====== TEKS BACAAN ======

Hai Kawula Muda, jika tidak mendesak, lebih baik di rumah aja ya.
Masih tingginya kasus positif Covid-19 di Indonesia membuat pemerintah mengeluarkan syarat bagi pelaku perjalanan dengan transportasi umum, termasuk bagi pengguna transportasi kereta jarak jauh.
Sampai saat ini, rapid test antigen adalah yang menjadi syarat yang harus dipenuhi oleh para calon penumpang kereta tersebut.
Berita terbaru, Menteri Perhubungan Budi Karya Sumadi mengumumkan, pemerintah akan menggunakan alat deteksi virus corona buatan Universitas Gadjah Mada (UGM), GeNose, di sejumlah stasiun kereta api di Indoensia mulai 5 Februari 2021.
Menhub Budi menilai, GeNose bisa digunakan sebagai salah satu alat deteksi Covid-19. Ia bahkan telah melakukan uji coba langsung bersama Menteri Koordinator Bidang Kemaritiman dan Investasi Luhut Binsar Panjaitan di Stasiun Pasar Senen Jakarta, Sabtu (23/1/2021).
Rencananya, GeNose akan ditebar ke seluruh simpul transportasi umum. Mulai dari stasiun, bandara, hingga pelabuhan dan terminal.
Menko Luhut menilai, GeNose merupakan inovasi yang baik untuk membantu pemerintah melakukan program 4T (tracking, tracing, testing, dan treatment). Selain itu, GeNose nyaman dan mudah digunakan.
Dengan GeNose, deteksi virus corona dilakukan dengan mengembuskan udara ke kantong yang sudah disiapkan.
“Alatnya hanya seharga 62 juta dan harga perorangnya hanya sekitar Rp 20.000. Jika pemakian lebih banyak, tentunya cost-nya akan semakin turun dan nantinya alat ini akan terus dikembankan sehingga mempunyai akurasi yang akan lebih tajam,” tutur Luhut.
“Alat GeNose menjadi solusi dari permasalahan alat screening dan diagnosis yang saat ini masih cukup mahal dan ketersediaannya terbatas,” jelas Luhut menambahkan.
Ke depan, Luhut ingin penggunaan GeNose bisa lebih luas, yaitu ke area publik seperti hotel, mal, hingga lingkungan masyarakat di RT/RW. Namun, Luhut mengingatkan agar penggunaan kantong plastic pada GeNose menggunakan bahan yang mudah didaur ulang agar lebih ramah lingkungan.
Saat ini Kemenhub masih menunggu persetujuan dari Satuan Tugas (Satgas) Penanganan Covid-19. Setelahnya, Kemenhub akan menuangkan izin penggunaan GeNose secara resmi lewat Surat Edaran (SE).
Selain itu, Kemenhub juga perlu berkoordinasi lebih lanjut dengan Kementrian Kesehatan.
Setelah melalui serangkaian penelitian, GeNose disebut memiliki akurasi mencapai di atas 90 persen. GeNose juga sudah mengantongi izin edar dari Kemenkes.

======

• TUGAS ANDA:
1 – Sebutkan keempat komponen program 4T yang tercantum dalam teks tentang GeNose di atas.
2 – Salin tanpa perubahan bagian teks tentang GeNose di atas, mulai dari kata-kata yang memuat "Menhub Budi menilai, GeNose", lalu berhenti setelah "dan mudah digunakan.".

====== PETIKAN CATATAN ======

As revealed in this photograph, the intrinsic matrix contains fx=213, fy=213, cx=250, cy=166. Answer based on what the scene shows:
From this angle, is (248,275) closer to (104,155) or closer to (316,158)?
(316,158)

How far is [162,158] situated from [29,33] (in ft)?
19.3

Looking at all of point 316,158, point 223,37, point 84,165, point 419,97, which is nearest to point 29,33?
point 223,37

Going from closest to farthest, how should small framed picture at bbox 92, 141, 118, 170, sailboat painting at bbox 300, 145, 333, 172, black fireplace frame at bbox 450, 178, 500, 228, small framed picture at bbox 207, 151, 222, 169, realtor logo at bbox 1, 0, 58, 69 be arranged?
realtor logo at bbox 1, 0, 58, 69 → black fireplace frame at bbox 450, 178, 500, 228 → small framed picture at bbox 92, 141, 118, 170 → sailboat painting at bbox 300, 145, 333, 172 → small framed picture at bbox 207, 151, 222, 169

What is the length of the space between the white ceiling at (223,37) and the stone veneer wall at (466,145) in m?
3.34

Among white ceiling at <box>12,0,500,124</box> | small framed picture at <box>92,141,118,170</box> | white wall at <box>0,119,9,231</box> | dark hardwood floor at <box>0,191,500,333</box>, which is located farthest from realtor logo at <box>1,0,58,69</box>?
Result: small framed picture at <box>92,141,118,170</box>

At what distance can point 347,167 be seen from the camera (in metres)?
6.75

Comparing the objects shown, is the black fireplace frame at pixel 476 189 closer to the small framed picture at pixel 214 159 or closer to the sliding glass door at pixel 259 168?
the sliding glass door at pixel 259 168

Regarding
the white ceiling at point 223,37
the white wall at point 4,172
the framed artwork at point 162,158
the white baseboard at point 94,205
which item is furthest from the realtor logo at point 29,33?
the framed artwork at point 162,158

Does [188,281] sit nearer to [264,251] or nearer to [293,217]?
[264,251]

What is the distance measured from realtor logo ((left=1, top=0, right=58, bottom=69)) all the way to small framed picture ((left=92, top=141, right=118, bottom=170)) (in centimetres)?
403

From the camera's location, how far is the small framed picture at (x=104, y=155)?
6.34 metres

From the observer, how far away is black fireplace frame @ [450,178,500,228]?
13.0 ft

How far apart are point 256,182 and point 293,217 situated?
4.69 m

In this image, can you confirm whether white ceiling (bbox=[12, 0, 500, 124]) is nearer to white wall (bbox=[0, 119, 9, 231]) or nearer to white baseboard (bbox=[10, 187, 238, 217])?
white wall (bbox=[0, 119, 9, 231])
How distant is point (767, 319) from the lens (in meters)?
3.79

======

• HASIL TUGAS:
1 – tracking, tracing, testing, treatment

2 –
Menhub Budi menilai, GeNose bisa digunakan sebagai salah satu alat deteksi Covid-19. Ia bahkan telah melakukan uji coba langsung bersama Menteri Koordinator Bidang Kemaritiman dan Investasi Luhut Binsar Panjaitan di Stasiun Pasar Senen Jakarta, Sabtu (23/1/2021).
Rencananya, GeNose akan ditebar ke seluruh simpul transportasi umum. Mulai dari stasiun, bandara, hingga pelabuhan dan terminal.
Menko Luhut menilai, GeNose merupakan inovasi yang baik untuk membantu pemerintah melakukan program 4T (tracking, tracing, testing, dan treatment). Selain itu, GeNose nyaman dan mudah digunakan.